Ciclicamente si riaccendono le polemiche contro Facebook, accusata di ascoltare di nascosto le conversazioni degli utenti in modo da bersagliarli con pubblicità legate ai loro desideri espressi a voce alta. All’ultima ondata di critiche, nata da un tweet di Pj Vogt, presentatore di un podcast sulla tecnologia chiamato Reply All, ha risposto il vicepresidente delle pubblicità del colosso, Rob Goldman: “Non usiamo – e non abbiamo mai usato – il vostro microfono per le pubblicità. Semplicemente falso”. Il colosso ha sempre respinto questa accusa, ma il mondo della rete diffida: migliaia di persone giurano di aver visto scorrere sulle loro timeline pubblicità di prodotti di cui hanno solo parlato e che, assicurano, non hanno mai cercato sul proprio pc o telefono.
I run ads product at Facebook. We don’t – and have never – used your microphone for ads. Just not true.
— Rob Goldman (@robjective) October 26, 2017
Già in un post di un anno fa Facebook chiariva che il microfono non viene utilizzato: “Alcuni recenti articoli insinuano che noi ascolteremmo le conversazioni delle persone per mostrare loro pubblicità pertinenti. Questo non è vero. Noi mostriamo pubblicità basate sugli interessi delle persone e altre informazioni di profilo, non sulla base di quello di cui parlate.
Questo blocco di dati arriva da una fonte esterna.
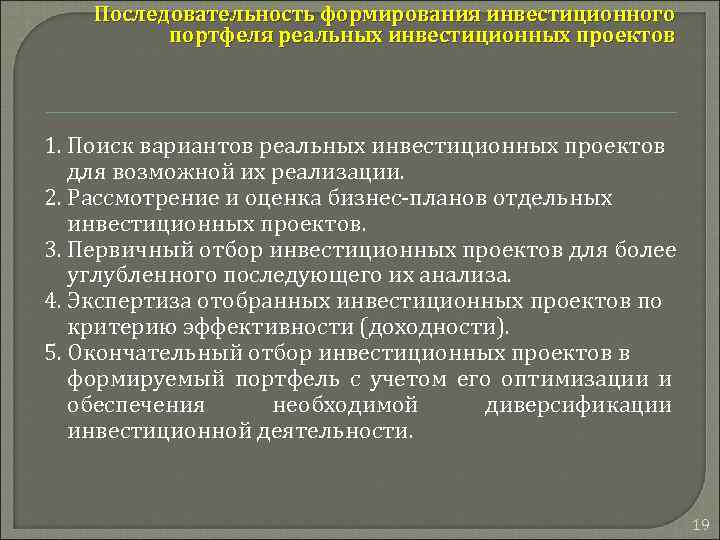 Последовательность формирования инвестиционного портфеля реальных инвестиционных проектов

1. Поиск вариантов реальных инвестиционных проектов для возможной их реализации.
2. Рассмотрение и оценка бизнес-планов отдельных инвестиционных проектов.
3. Первичный отбор инвестиционных проектов для более углубленного последующего их анализа.
4. Экспертиза отобранных инвестиционных проектов по критерию эффективности (доходности).
5. Окончательный отбор инвестиционных проектов в формируемый портфель с учетом его оптимизации и обеспечения необходимой диверсификации инвестиционной деятельности.

19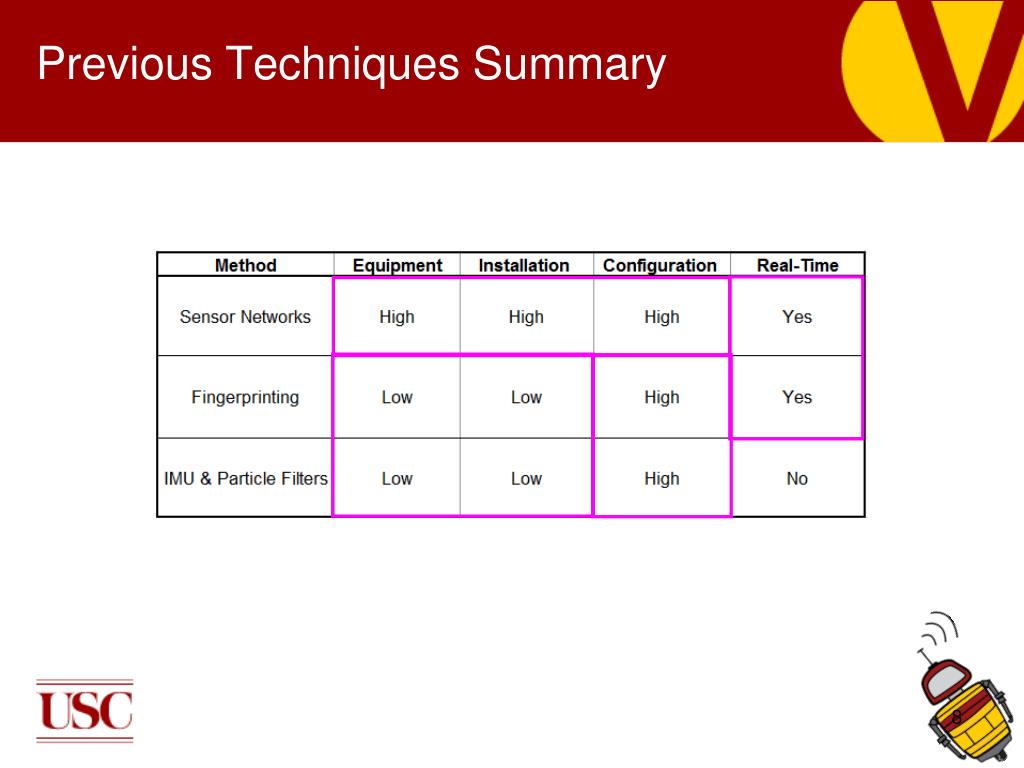 Previous Techniques Summary

| Method | Equipment | Installation | Configuration | Real-Time |
|---|---|---|---|---|
| Sensor Networks | High | High | High | Yes |
| Fingerprinting | Low | Low | High | Yes |
| IMU & Particle Filters | Low | Low | High | No |

USC

8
Utilizziamo i vostri microfoni solo con la vostra autorizzazione e se state utilizzando una specifica funzione che ne richiede l’uso. Come registrare un video o utilizzare funzioni aggiuntive”, si legge.
Ma il dubbio rimane, e la percezione degli utenti resiste di fronte alla presa di posizione del social network. Damian Le Nouaill, consulente tecnologico e imprenditore, sostiene che l’applicazione colpevole di registrare le conversazioni fatte in presenza di un telefono sarebbe Instagram, di proprietà di Facebook. Dopo aver parlato di un prodotto che avrebbe potuto volere, Le Nouaill si è visto comparire la promozione di quello stesso prodotto nella timeline di Facebook. Una volta controllate le impostazioni e autorizzazioni del proprio iPhone, ha verificato che l’unica app autorizzata ad accedere al microfono era proprio il social fotografico che, secondo Le Nouaill, darebbe a Facebook le informazioni necessarie per promuovere i prodotti perfetti per i nostri desideri.
Una spiegazione viene suggerita dal Telegraph, per il quale probabilmente la ragione per la quale vediamo pubblicità legate a temi di cui abbiamo parlato è solo una pura coincidenza. Infatti su Internet siamo bombardati da migliaia di contenuti, e a colpirci di più sono quelli a noi più familiari. Come quelli riguardanti qualcosa di cui abbiamo parlato da poco. Questo si chiama ‘fenomeno Baader-Meinhof’ – illusione della frequenza – cioè quel meccanismo che fa sì che a essere notate dal nostro cervello sono cose che in qualche modo sono già state parte di una percezione precedente.
Inoltre Facebook, come ogni servizio online, vive della sua capacità di far incontrare l’utente con le pubblicità che potrebbero colpirlo di più. Per fare ciò vengono usate informazioni estratte non solo dall’utilizzo dell’app stessa, ma anche dalla cronologia del browser e dalle domande fatte ai motori di ricerca.